To Err Is Human, To Air Is Divine
Everyone is understandably talking about "the fumble," the 98-yard Wyatt Middleton jog to joy and jubilation that turned this game 180 degrees in the opposite direction just before halftime and sent the Midshipmen on their way to a ninth straight win in this celebrated series. However, that event – as blessed as it was for Navy and coach Ken Niumatalolo – was more an Army failure than anything else. On a day when Navy once again had trouble protecting the pigskin – in a game that felt a lot like the Maryland season opener for much of the first half – the storyline which merits focus is that the Men of Ken had two ways of moving the football, while Army once again owned only one method of transportation.

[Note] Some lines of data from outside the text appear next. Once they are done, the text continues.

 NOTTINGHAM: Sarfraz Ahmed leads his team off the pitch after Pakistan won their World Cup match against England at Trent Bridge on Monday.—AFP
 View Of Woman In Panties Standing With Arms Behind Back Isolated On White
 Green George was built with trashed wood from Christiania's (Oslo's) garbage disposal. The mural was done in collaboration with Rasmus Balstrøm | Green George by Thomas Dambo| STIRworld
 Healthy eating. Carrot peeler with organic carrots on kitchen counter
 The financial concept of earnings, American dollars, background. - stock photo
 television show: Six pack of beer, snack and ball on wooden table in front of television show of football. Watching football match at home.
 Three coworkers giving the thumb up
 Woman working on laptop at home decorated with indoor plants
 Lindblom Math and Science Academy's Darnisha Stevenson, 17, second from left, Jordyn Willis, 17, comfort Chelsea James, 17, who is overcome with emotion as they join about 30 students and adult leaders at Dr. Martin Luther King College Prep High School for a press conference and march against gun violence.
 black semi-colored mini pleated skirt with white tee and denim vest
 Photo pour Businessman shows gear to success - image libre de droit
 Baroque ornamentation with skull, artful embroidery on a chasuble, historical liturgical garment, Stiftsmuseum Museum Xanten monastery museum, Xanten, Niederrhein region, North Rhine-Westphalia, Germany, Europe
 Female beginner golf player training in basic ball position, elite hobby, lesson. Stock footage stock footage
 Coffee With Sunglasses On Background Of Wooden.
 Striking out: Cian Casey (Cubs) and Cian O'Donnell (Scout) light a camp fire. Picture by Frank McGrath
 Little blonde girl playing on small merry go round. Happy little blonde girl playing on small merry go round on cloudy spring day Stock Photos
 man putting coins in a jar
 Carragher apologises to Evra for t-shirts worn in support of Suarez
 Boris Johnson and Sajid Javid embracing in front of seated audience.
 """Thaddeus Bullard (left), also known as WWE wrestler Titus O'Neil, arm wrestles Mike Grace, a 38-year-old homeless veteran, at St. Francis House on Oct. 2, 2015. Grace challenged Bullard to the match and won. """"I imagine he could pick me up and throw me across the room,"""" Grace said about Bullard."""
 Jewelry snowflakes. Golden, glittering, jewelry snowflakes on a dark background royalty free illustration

Year after year in Philadelphia – or sometimes Baltimore – we see the same basic pattern emerge. Navy's offense might sputter and stutter at times, but Army gets stuck in the muck. Navy might slip up and mess up on occasion, but Army remains generally impotent throughout the entirety of a 60-minute pigskin passion play. Indeed, you have to have a very special rushing attack to outclass opponents if you can't pass the ball, and for yet another season, Army didn't have the ability to make Navy pay for crowding the tackle box. It was the Midshipmen who were quite literally armed with something more than their legs and their run blocking. The boys from Annapolis used the forward pass to beat Army and ensure that when "the fumble" landed in their lap, they already had a scoreboard advantage to supplement that game-turning sequence.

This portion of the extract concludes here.